Na Espanha, em 1766 dois franciscanos tentaram fazer a Historia Literária da Espanha, uma obra tão grande, que no décimo volume, publicado em 1791, vinte e cinco anos depois, os autores ainda não haviam acabado a introdução.

Enfim, o jesuíta italiano Girolano Tiboschi compilou entre 1722 e 1782 em 9 volumes, a história da literatura italiana, embora seja apenas um trabalho de levantamento bibliográfico, nada que representa a história da literatura como se entende hoje. O que faltava a Timboshi, segundo Carpeaux, era a capacidade de narrar, o senso crítico.

O primeiro grande crítico ele diz ter sido Samuel Johnson que optou pela forma biográfica (The Lives of the Poets, 1781) A ligação entre história e crítica veio do pré-romantismo, com seu forte interesse pelas tradições históricas das nações modernas e pela apreciação crítica de épocas então meio esquecidas, como a Idade Média. O precursor foi Thomas Warton: a sua History of English Poetry (…) é a primeira obra na qual a história literária é tratada como se trata a história política. Mas, o fundador da história literária autônoma foi Herder, embora não tenha deixado uma única obra definitiva, apenas inúmeros escritos. Com ele, os registros dos livros foram substituídos pelas histórias das obras e das ideias.

Após mencionar vários seguidores de Herder, Carpeaux diz que a única forma de resolver a multiplicidade de obras sínteses representativas das literaturas de vários países, seria retirar o viés nacionalista da História da Literatura (gregos, romanos, franceses, italianos, alemães, etc.), … abolir as fronteiras Nacionais para realizar a história da literatura europeia (e americana) e chegar, enfim, a uma História da Literatura Universal.

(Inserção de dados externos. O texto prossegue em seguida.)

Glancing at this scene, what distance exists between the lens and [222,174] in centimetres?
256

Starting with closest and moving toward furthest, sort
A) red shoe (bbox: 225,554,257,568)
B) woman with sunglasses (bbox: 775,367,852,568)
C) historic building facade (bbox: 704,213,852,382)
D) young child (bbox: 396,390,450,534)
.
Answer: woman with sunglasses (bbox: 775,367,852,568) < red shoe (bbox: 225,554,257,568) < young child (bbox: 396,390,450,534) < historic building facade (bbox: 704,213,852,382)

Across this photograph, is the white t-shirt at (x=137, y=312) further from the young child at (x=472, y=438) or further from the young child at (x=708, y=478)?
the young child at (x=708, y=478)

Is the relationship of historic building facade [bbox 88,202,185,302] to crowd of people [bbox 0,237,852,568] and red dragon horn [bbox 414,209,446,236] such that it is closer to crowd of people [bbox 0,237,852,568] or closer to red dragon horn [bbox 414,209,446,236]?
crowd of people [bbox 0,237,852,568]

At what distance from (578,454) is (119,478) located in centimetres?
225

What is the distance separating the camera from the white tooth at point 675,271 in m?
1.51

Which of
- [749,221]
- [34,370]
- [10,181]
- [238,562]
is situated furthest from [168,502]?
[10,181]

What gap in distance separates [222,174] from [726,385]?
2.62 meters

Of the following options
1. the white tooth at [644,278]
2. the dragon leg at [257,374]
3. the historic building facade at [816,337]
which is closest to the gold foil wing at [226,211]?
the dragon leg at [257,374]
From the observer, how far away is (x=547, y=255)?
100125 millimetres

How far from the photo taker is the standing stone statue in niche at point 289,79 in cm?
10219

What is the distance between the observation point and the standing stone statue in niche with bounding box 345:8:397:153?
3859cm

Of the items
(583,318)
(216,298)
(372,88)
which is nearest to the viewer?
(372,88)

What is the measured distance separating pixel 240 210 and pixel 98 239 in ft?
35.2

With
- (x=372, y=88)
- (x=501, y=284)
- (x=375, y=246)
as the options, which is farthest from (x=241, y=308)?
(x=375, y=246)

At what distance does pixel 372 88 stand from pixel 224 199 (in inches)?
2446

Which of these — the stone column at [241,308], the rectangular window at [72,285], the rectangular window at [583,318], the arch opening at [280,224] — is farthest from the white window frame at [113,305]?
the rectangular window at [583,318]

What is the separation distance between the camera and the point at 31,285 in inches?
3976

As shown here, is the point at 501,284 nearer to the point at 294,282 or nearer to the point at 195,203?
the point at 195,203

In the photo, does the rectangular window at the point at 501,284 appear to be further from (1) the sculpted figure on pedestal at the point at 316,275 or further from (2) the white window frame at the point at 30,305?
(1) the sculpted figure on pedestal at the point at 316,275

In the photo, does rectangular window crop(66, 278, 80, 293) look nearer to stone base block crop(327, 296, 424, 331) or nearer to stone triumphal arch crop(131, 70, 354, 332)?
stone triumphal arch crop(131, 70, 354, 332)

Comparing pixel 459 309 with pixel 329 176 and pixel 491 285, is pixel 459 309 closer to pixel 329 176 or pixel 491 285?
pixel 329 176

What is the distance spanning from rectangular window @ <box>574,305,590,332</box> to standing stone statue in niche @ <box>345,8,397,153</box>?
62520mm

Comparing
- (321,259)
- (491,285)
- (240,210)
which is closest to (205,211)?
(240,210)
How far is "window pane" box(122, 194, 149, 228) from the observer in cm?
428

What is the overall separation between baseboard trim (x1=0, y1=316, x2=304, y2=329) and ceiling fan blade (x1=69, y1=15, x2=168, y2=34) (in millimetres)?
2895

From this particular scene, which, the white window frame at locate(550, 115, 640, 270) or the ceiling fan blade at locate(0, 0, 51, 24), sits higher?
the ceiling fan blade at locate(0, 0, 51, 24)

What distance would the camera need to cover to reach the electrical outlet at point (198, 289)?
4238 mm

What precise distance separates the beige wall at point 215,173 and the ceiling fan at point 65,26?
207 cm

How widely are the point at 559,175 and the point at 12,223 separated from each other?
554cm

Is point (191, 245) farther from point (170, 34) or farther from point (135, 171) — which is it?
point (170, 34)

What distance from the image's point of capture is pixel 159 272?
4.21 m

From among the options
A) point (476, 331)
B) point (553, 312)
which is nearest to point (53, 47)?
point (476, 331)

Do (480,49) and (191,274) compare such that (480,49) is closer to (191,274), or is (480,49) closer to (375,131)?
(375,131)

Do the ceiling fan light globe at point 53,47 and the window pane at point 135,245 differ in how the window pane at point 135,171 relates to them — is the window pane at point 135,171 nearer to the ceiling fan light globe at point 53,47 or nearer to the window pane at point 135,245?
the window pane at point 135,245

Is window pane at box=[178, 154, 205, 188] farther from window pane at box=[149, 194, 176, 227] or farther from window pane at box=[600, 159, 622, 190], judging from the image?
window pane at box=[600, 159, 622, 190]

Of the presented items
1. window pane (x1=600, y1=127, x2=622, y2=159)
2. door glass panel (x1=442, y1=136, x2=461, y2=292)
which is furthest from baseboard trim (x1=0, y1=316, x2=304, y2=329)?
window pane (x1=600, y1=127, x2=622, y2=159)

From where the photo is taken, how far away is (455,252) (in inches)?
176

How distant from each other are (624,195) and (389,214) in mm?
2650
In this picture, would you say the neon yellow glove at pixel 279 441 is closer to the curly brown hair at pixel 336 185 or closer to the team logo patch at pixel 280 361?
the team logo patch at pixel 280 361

A história dessa Literatura internacional é composta de grandes períodos: Idade Média, Renascença, Barroco, Ilustração, Romantismo, Realismo, Naturalismo, Simbolismo, que, graças à análise estilística e ideológica, já têm sentido. E ele completa, a Literatura não existe no ar, ele diz, e sim no Tempo, no Tempo Histórico, que obedece ao seu próprio ritmo dialético. Ele ressalta, entretanto, que a Literatura reflete esse ritmo, mas não o acompanha. E diz que essa distinção é importante para não transformar a literatura em mero documento das situações e transições sociais, porque a repercussão imediata dos acontecimentos políticos na literatura não vai muito além da superfície. Quanto aos efeitos da situação social dos escritores sobre a sua atividade literária será preciso distinguir nitidamente entre as classes da sociedade e as “classes literárias”. Um terceiro aspecto que ele considera é a relação da literatura com a sociedade que não é de mera dependência: é uma relação complicada de dependência recíproca e interdependência dos fatores espirituais (ideológicos e estilísticos) e dos fatores materiais (estrutura social e econômica). Essa interdependência ele diz que constitui o objeto da “sociologia do saber”, cujos conceitos permitem estudar os reflexos da situação social na literatura sem abandonar o conceito da evolução autônoma da literatura.

Assim, em sua HISTÓRIA DA LITERATURA OCIDENTAL, Carpeaux diz que a literatura é estudada como expressão estilística do Espírito objetivo, autônomo, e ao mesmo tempo como reflexo das situações sociais.

Como Fazer Uma Resenha Literária

Rolando Barthes, em A Preparação do Romance, defende a tese de que só se escreve porque se lê. Neste momento, não estamos falando desse processo que leva à criação literária ficcional, leitura particular que aprisiona o leitor na armadilha das palavras. E sim, da leitura que leva à necessidade de resenhar a obra lida, seja para reter seus aspectos fundamentais, seja para estruturar uma avaliação crítica para transmissão, publicação ou satisfação particular.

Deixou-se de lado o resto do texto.